Now, I have to say that though I think this is really well done, it disappointed me. Let’s sum up. Puppet comes to life. Discovers world. Discovers that it is a puppet. Dies.
I was really excited when the video started, because it is beautifully shot and manipulated. I liked the way they let the light shine through the puppet and make no attempt to disguise that it’s a puppet made from brown paper. It is lovely. But then they had to go to the cliche ending. Granted, there are variations on this trope. Sometimes the ending is that the puppet kills the puppeteer.
This is not new material. I know, I know. There are no new ideas. I’ll grant that. But if you are going to recycle an old storyline, then you have to bring something new to it besides just making it pretty.
Ideally, yes. I think most talented people underestimate their skill in crossover creativity. I notice it particularly with artists who make comics with predictable stories, clichéd characters and rambling dialog, but the drawings are excellent. It’s far less frequent to have someone who excels at both the writing and execution of storytelling.
Most puppeteers try to do it all. It can get annoying.
It was short, as you say, so you didn’t have to suffer long.
What are the possible endings you could have in a piece that short?
You mentioned that sometimes the puppet kills the puppeteer. In a longer piece like Pinocchio the puppet becomes real, but has there been a show where the puppeteer becomes a puppet?
Yeah, yeah the ending where the puppeteer becomes a puppet is pretty popular too.
I probably shouldn’t diss it, it’s just that I’ve seen this story so very many times.
I’m with Evan. This is a common problem in most nontext media, that the story is the weakest link. I’ve read a large number of short scripts and one acts (and seen a large number of results) from local directors, artists, animators, etc., usually more interested in me as an actor than as someone who can possibly help with the script.
Most are capable of writing a coherent-to-mediocre story (with coherent-to-mediocre dialogue, characterization, etc), and they’ll go ahead and do that rather either improve their storytelling ability or work with a writer, because their focus is elsewhere (cinematography, image quality, innovation, etc).
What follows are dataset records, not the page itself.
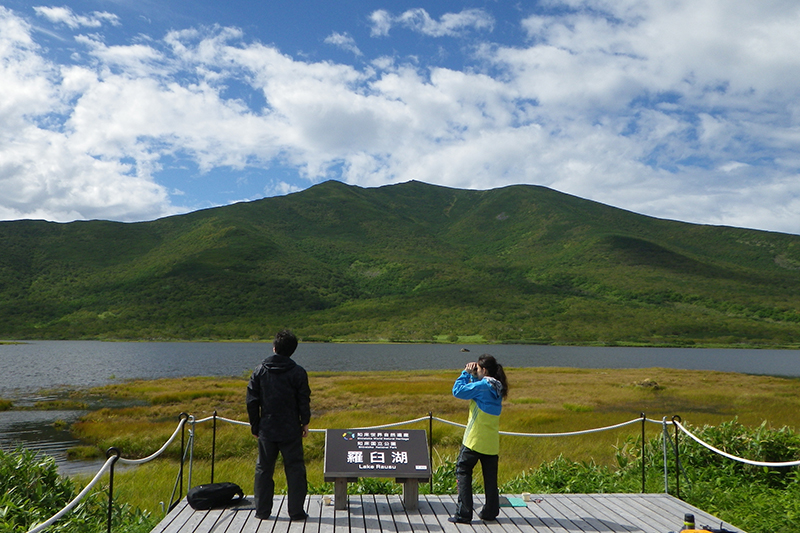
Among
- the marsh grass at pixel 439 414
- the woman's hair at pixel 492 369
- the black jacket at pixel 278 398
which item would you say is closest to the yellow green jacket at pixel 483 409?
the woman's hair at pixel 492 369

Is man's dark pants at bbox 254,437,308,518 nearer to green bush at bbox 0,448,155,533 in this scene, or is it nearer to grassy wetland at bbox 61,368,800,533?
green bush at bbox 0,448,155,533

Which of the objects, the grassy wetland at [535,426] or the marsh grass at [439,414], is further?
the marsh grass at [439,414]

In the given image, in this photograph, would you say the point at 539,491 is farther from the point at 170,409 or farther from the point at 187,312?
the point at 187,312

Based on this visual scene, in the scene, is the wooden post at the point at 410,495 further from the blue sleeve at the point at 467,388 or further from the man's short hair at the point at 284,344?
the man's short hair at the point at 284,344

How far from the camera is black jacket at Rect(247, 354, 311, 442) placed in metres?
6.87

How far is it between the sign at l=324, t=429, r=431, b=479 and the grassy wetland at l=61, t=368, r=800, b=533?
1.75 m

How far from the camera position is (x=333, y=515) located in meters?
7.12

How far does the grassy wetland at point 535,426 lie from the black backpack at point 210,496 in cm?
238

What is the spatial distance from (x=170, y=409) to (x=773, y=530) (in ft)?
97.3

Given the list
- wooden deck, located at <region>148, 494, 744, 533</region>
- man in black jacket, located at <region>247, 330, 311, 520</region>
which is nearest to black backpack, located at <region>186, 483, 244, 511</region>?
wooden deck, located at <region>148, 494, 744, 533</region>

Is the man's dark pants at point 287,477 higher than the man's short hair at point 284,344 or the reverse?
the reverse

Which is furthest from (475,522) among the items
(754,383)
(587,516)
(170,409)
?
(754,383)

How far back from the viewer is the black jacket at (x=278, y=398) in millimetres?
6871

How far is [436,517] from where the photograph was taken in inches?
280
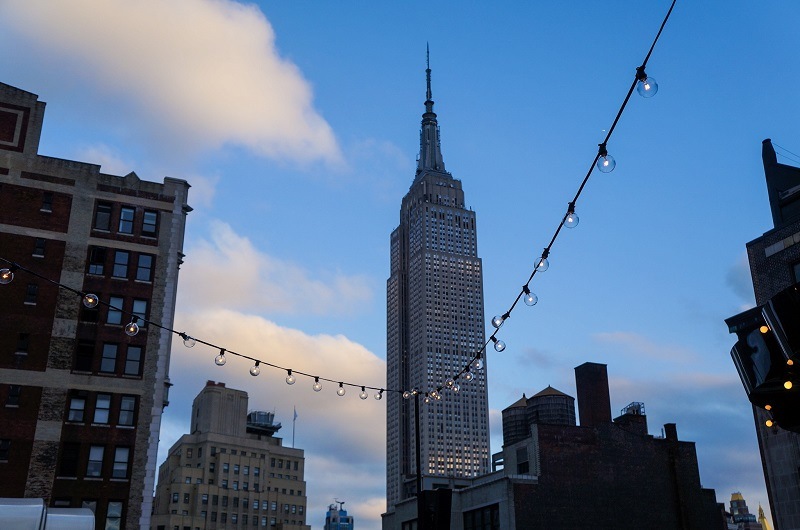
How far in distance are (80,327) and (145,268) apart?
5.26 metres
And they’re vindicated whenever a standout director of derivative yet passable stories excels because of her or his overwhelming quality in other areas.
But I always think of pre-Toy Story Pixar, sold to Steve Jobs because George Lucas needed to free up some assets in his 50-50 California divorce. The splash Lasseter & company made with their short films at computer animation conferences wasn’t because they were technically interesting among hundreds of other technically interesting animations. Mostly it was because they focused on telling stories instead of technical dazzlement, and they excelled (and continue to excel) at it.
Alex.
Oh, Pixar is an excellent example. Their stories and their characters are so complete especially compared to the competition.